Choose Well for the Future: This team designed a complementary piece to the exhibit with the goal of representing the benefits of aquaculture and its role in addressing climate change and SLR. Messaging was created around the importance of aquaculture and its benefits. Benefits of this system include reduced emission of methane by substituting for meat-based diets more fish-based proteins, while developing healthy marine ecosystems and a sustainable form of food production to replace agricultural areas lost to sea level rise. The pinball game was designed to reaffirm these messages by releasing a ball, which represents nutrients. Players aim it toward the “sustainable” side of the game board—a difficult feat. The nutrient balls then tumble through multiple “eco-systems,” which cycle the “nutrients” for downstream systems. The rewards of multi-trophic aquaculture are represented as the “nutrients” travel through the sustainable side of the board with bells and lights that signify the benefits of a balanced, non-toxic, biological cycle of food production. Conversely, unsustainable fish farming is represented by the one-way flow of “nutrients” and chemicals through one, fish-specific “eco-system,” with increasing build up of “toxins.” Nutrient balls traveling through the unsustainable system are greeted with buzzers and error lights as the balls collect and build up on the sea floor. Exhibit takeaways include postcards and petitions supporting integrated multi- trophic aquaculture to send to local legislators
The goal of the Think Sink campaign is to raise awareness through humor, to encourage audiences to decrease carbon emissions, and to garner public support to implement policy change around the issues. Think Sink takes a deliberately fun and light-hearted approach, encouraging interest while disseminating key information around critical issues. Ready-to-market products include: reusable coffee cups and “float pens” that cleverly visualize rising sea levels in cities like Los Angeles; Sea Level Socks, Boxers and Panties with “rising wave” designs of various levels meant to be visible on the body; the Sea Level Rise Bikini, which can be inflated and used in a sea level rise emergency; and others. The clothing and product lines developed around Think Sink, although whimsical, share a common goal of driving traffic to the campaign website—envisioned as a space to catalyze a grassroots movement around mitigation and adaptation. After viewing the exhibition, viewers are directed to a ThinkSink website where they can sign a petition urging mitigation and adaptation responses from governing bodies.

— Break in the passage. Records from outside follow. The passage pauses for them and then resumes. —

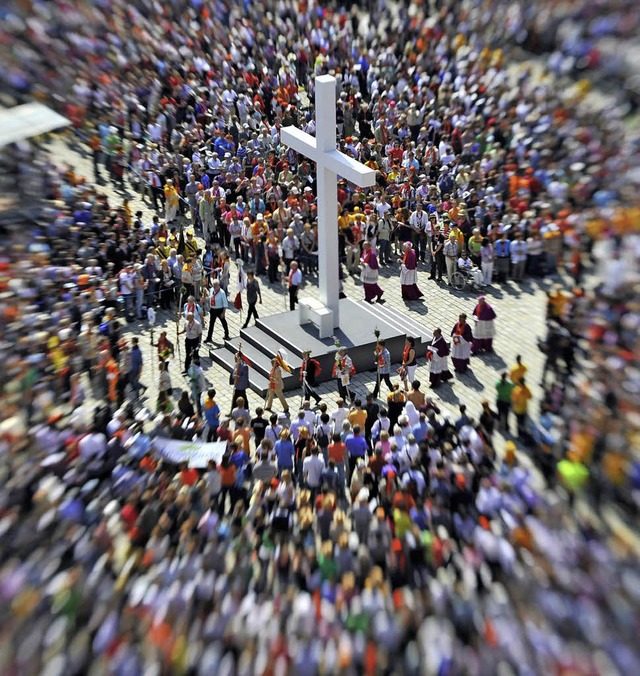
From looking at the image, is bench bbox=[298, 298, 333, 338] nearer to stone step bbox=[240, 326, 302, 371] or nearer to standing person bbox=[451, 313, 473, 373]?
stone step bbox=[240, 326, 302, 371]

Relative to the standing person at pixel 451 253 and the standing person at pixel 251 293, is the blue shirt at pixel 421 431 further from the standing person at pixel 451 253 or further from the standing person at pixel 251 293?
the standing person at pixel 451 253

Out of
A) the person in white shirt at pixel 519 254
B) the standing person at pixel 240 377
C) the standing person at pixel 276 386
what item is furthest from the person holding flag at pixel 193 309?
the person in white shirt at pixel 519 254

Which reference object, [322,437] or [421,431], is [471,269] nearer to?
[421,431]

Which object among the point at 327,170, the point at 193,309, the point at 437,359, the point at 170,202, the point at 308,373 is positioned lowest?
the point at 308,373

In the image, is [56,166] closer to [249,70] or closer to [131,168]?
[131,168]

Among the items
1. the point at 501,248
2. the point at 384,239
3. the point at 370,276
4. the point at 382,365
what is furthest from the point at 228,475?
the point at 384,239
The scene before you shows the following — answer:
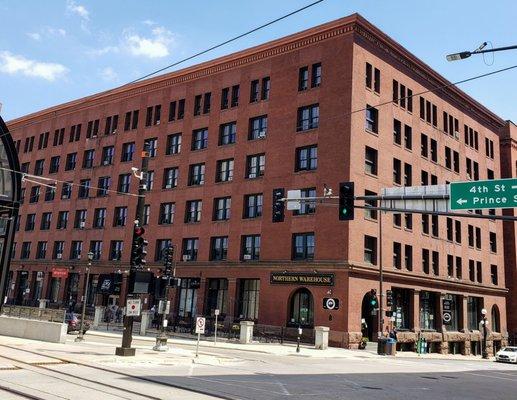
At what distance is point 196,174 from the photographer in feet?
166

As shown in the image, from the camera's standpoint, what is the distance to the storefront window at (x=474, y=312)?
52125 millimetres

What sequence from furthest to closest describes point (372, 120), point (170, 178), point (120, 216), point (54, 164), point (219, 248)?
point (54, 164)
point (120, 216)
point (170, 178)
point (219, 248)
point (372, 120)

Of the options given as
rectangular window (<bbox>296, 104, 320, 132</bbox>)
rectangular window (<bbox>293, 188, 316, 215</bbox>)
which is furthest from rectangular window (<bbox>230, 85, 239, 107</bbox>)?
rectangular window (<bbox>293, 188, 316, 215</bbox>)

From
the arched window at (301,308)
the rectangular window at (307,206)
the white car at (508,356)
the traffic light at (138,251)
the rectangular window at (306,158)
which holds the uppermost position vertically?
the rectangular window at (306,158)

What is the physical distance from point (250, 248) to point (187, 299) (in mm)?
8477

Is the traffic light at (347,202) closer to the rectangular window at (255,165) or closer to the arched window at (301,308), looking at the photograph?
the arched window at (301,308)

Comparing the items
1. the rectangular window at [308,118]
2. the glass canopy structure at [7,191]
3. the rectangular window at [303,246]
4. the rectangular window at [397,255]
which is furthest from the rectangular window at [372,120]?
the glass canopy structure at [7,191]

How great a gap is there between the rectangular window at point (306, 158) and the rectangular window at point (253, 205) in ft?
14.5

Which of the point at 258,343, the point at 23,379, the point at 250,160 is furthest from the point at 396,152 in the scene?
the point at 23,379

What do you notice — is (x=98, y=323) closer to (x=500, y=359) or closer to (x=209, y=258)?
(x=209, y=258)

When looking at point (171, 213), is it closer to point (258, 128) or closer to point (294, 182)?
point (258, 128)

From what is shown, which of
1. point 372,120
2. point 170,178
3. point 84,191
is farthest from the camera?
point 84,191

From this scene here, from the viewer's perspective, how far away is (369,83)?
43.0m

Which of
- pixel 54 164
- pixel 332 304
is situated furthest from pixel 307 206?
pixel 54 164
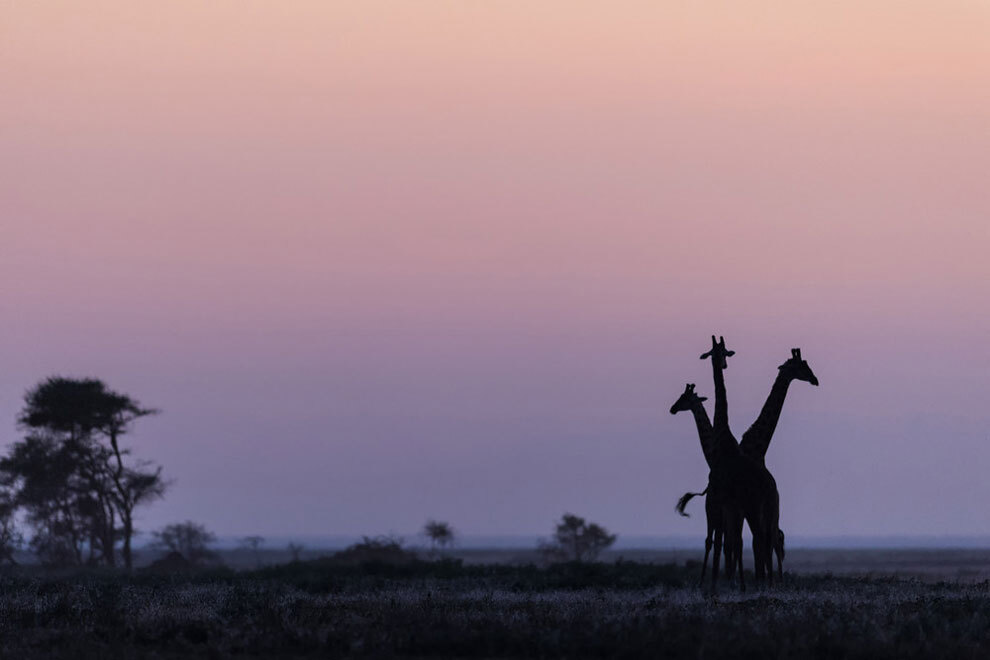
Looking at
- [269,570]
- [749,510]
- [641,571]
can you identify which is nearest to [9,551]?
[269,570]

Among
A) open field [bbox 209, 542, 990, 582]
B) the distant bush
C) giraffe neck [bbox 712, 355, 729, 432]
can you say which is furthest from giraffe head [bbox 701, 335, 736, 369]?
the distant bush

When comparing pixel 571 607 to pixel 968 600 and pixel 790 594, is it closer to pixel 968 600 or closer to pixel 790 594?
pixel 790 594

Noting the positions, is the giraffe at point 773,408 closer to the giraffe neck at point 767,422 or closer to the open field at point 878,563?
the giraffe neck at point 767,422

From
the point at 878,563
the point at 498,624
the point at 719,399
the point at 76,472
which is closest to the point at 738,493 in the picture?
the point at 719,399

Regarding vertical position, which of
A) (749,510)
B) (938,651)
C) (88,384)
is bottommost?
(938,651)

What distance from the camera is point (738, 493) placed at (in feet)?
88.2

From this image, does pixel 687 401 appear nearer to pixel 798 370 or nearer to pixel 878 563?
pixel 798 370

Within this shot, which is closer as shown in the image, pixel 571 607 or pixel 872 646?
pixel 872 646

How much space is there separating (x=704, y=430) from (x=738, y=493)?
378 cm

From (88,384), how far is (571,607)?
45055mm

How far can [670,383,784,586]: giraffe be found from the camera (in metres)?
27.4

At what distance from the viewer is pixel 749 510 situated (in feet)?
88.6

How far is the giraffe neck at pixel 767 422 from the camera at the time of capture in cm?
2912

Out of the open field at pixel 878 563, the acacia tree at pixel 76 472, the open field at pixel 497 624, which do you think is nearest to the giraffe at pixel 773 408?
the open field at pixel 497 624
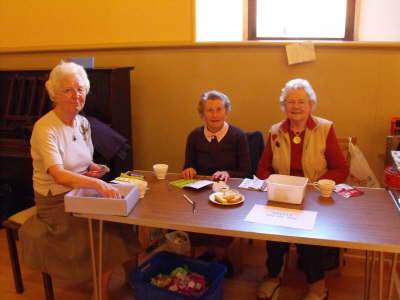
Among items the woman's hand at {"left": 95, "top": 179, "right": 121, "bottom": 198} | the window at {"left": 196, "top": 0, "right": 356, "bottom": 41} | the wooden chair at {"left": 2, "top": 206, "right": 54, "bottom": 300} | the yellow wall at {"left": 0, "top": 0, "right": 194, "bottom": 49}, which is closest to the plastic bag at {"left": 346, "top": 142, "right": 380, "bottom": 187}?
the window at {"left": 196, "top": 0, "right": 356, "bottom": 41}

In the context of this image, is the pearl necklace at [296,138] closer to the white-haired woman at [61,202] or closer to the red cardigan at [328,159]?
the red cardigan at [328,159]

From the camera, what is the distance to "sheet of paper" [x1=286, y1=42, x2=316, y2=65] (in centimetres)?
280

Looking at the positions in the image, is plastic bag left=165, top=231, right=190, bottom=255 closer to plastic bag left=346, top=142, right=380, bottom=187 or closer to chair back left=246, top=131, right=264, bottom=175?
chair back left=246, top=131, right=264, bottom=175

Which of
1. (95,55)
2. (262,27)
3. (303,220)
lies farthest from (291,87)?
(95,55)

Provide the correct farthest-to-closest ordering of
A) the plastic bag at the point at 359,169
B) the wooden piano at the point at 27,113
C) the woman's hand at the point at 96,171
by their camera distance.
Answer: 1. the wooden piano at the point at 27,113
2. the plastic bag at the point at 359,169
3. the woman's hand at the point at 96,171

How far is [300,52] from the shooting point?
2.82m

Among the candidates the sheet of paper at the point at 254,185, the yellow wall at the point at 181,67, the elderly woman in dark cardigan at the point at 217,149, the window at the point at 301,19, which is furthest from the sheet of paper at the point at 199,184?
the window at the point at 301,19

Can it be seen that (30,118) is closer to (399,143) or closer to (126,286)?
(126,286)

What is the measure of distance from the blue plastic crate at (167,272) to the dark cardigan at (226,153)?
57 cm

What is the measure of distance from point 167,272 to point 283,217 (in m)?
0.81

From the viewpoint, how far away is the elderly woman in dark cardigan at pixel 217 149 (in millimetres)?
2301

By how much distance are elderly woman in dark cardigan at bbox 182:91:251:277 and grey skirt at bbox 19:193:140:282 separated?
55cm

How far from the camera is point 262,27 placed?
312 cm

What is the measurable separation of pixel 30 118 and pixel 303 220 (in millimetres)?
2294
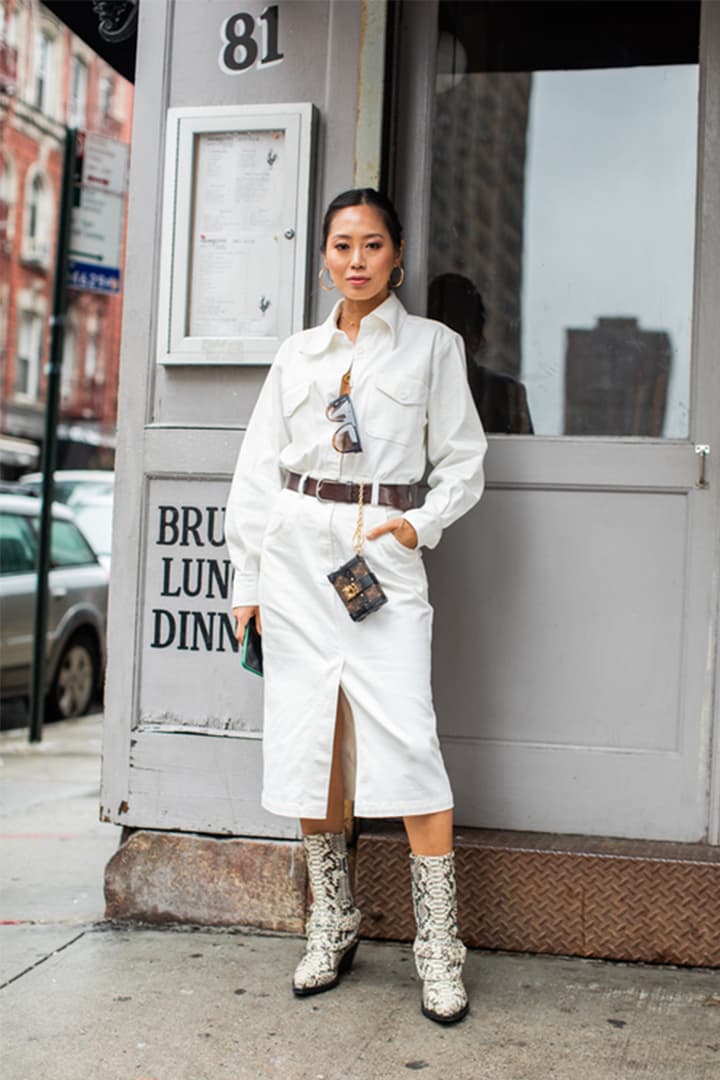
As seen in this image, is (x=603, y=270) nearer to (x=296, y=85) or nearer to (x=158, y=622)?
(x=296, y=85)

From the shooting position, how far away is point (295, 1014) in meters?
3.20

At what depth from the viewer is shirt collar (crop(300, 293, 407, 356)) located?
3.42 m

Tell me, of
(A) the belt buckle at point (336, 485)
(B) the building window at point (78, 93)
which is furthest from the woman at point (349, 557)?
(B) the building window at point (78, 93)


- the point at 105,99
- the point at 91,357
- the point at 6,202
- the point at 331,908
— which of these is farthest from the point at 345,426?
the point at 105,99

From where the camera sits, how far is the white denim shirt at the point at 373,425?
333 centimetres

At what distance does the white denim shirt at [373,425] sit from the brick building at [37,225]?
22783 millimetres

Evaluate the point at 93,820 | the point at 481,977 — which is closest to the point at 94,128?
the point at 93,820

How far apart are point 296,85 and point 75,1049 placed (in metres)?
2.76

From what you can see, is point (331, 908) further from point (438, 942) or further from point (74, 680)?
point (74, 680)

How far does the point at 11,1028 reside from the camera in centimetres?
310

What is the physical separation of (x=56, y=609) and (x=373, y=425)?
20.3 feet

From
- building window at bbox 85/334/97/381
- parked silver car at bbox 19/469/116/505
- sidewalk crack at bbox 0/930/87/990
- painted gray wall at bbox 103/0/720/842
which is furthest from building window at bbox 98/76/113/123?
sidewalk crack at bbox 0/930/87/990

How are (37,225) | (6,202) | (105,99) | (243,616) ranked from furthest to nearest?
(105,99) → (37,225) → (6,202) → (243,616)

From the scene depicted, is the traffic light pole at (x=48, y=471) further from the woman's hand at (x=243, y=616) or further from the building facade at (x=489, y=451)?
the woman's hand at (x=243, y=616)
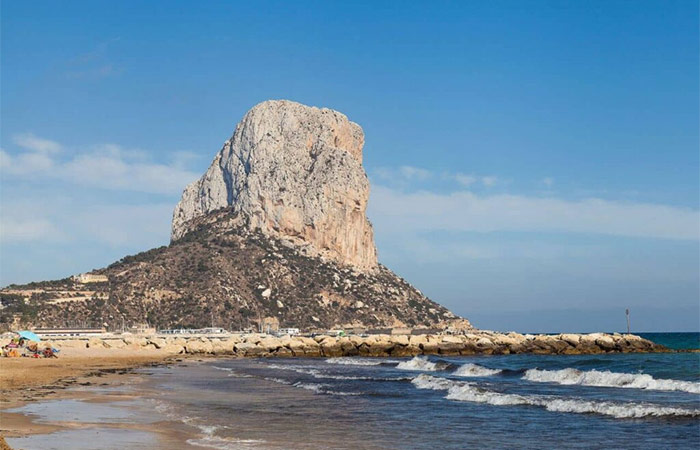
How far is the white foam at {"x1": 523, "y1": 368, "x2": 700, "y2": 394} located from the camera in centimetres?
3066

Designmatters developed an informational brochure highlighting the key proposals from the class. The project proposals are currently under review with project partners and a careful assessment will determine which concepts go forward onto an implementation phase.
The projects were also on exhibition at The NASA/Jet Propulsion Laboratory August 25 – September 1, 2011 and will be on display again Saturday, November 12, 2011 for the JPL Climate Change Symposium.